Vestibular syndromes can result from damage affecting the labyrinth, vestibular nerve, vestibular nuclei and/or cerebellum
Vestibular syndromes reflect the brain’s response to a right/left imbalance of vestibular input, the imbalance due to a lesion instead of head acceleration
The direction of the clinical signs reveals which side is damaged (decreased neural activity); the severity of the clinical signs reflects the severity of the lesion (extent of the imbalance)
Clinical signs comprising the vestibular syndrome include:
- head tilt [down ear toward the lesioned side]
- stumbling, falling, rolling [toward the lesioned side]
- nystagmus [slow phase toward the lesioned side]
(nystagmus in a vertical direction, as opposed to horizontal, is said to indicate a brain lesion location).
Cerebellar damage generally causes excess muscle tone & exaggerated movement.
Clinical signs associate with a cerebellar syndrome include:
- wide based stance (required for to maintain balance during standing)
- ataxic gait (limb foot-fall placement is inconsistent and malpositioned)
- hypermetric gait (limbs are protracted too high and slammed down too hard)
- intention tremor (e.g., head tremor, exhibited when the head is not resting on the ground)
- body swaying (another manifestation of tremor)
- menace response deficiency (elicited by threatening gesture).

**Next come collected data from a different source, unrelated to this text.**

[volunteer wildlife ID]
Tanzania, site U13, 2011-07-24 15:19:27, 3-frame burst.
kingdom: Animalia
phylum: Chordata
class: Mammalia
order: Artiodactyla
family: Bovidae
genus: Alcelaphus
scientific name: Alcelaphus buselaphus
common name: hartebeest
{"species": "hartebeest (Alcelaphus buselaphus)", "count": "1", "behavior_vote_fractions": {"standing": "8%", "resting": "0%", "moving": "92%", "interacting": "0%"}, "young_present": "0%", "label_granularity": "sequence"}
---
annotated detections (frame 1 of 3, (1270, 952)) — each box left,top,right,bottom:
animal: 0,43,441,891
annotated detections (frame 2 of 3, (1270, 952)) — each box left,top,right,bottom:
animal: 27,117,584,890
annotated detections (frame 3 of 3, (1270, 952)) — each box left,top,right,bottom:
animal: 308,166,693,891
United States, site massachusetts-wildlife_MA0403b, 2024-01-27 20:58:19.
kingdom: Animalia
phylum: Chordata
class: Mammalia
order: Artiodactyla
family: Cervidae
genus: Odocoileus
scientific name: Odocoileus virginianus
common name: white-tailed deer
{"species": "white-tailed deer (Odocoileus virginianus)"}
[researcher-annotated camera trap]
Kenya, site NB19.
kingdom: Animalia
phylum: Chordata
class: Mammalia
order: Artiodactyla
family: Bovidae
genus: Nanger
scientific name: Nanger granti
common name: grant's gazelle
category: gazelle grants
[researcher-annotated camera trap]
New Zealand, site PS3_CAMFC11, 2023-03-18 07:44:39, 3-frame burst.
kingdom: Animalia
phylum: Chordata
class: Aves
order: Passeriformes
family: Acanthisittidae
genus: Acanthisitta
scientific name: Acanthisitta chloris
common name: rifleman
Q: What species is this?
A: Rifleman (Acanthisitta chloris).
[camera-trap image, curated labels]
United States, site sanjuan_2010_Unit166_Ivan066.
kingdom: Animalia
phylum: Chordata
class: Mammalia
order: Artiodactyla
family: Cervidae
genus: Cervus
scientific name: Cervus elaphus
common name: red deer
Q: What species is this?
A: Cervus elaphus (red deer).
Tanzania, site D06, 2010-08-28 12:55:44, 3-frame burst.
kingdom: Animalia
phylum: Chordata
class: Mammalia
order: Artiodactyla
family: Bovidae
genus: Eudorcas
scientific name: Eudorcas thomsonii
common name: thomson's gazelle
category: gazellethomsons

Judgment of rate of changing distance for approaching objects is impaired.
Destructive lesions of the midbrain would be expected to produce:
- paresis/paralysis of the contralateral limbs due to red nucleus damage (contralateral deficits occur when the damage is rostral to the rubrospinal tract decussation in the caudal midbrain); damage to corticospinal axons in the crus cerebri would impact the contralateral manus/pes- lateral strabismus and loss of the pupillary light reflex would result from oculomotor nucleus/nerve damage
- trochlear nucleus/nerve damage would impair (dorsal) eye rotation toward the nose
- impaired orientation of the head, eyes & ears toward a sudden visual (rostral colliculus) or auditory (caudal colliculus) stimulus
- coma may result from destruction of the reticular activating system (which generates background excitation for the cerebral cortex)
Destructive lesions of the diencephalon would be expected to produce:
- crying behavior (apparently due to pain) has been observed with thalamic infarct lesions- loss of conscious sensation (information is relayed to the neocortex through the thalamus)
- blindness:
optic nerve damage: ipsilateral complete blindness & absent pupillary reflex to ipsilateral light
optic tract or lateral geniculate nucleus damage: contralateral sides of visual fields are blind for both eyes
- endocrine disorders, due to hypothalamic & pituitary damage
- autonomic disorders related to eating, drinking, temperature regulation, circadian rhythms, etc., due to hypothalamus damage
Destructive lesions of the cerebrum could produce:
- mental impairment:
depressed alertness & interaction with surroundings
depressed intelligence & deficient learning/learned behavior (including house-training)
- inability to perform goal-directed behavior (task focusing, short term memory, ignoring distractions, controlling emotions) as a result of damage to the prefrontal cortex of the frontal lobe
- neglect syndrome (parts of a patient's own body are regarded as foreign by the patient)
- seizures
- mood alteration (such as uncharacteristic aggression or docility) .
Note: Lesions in one cerebral hemisphere produce contralateral motor/sensory deficits.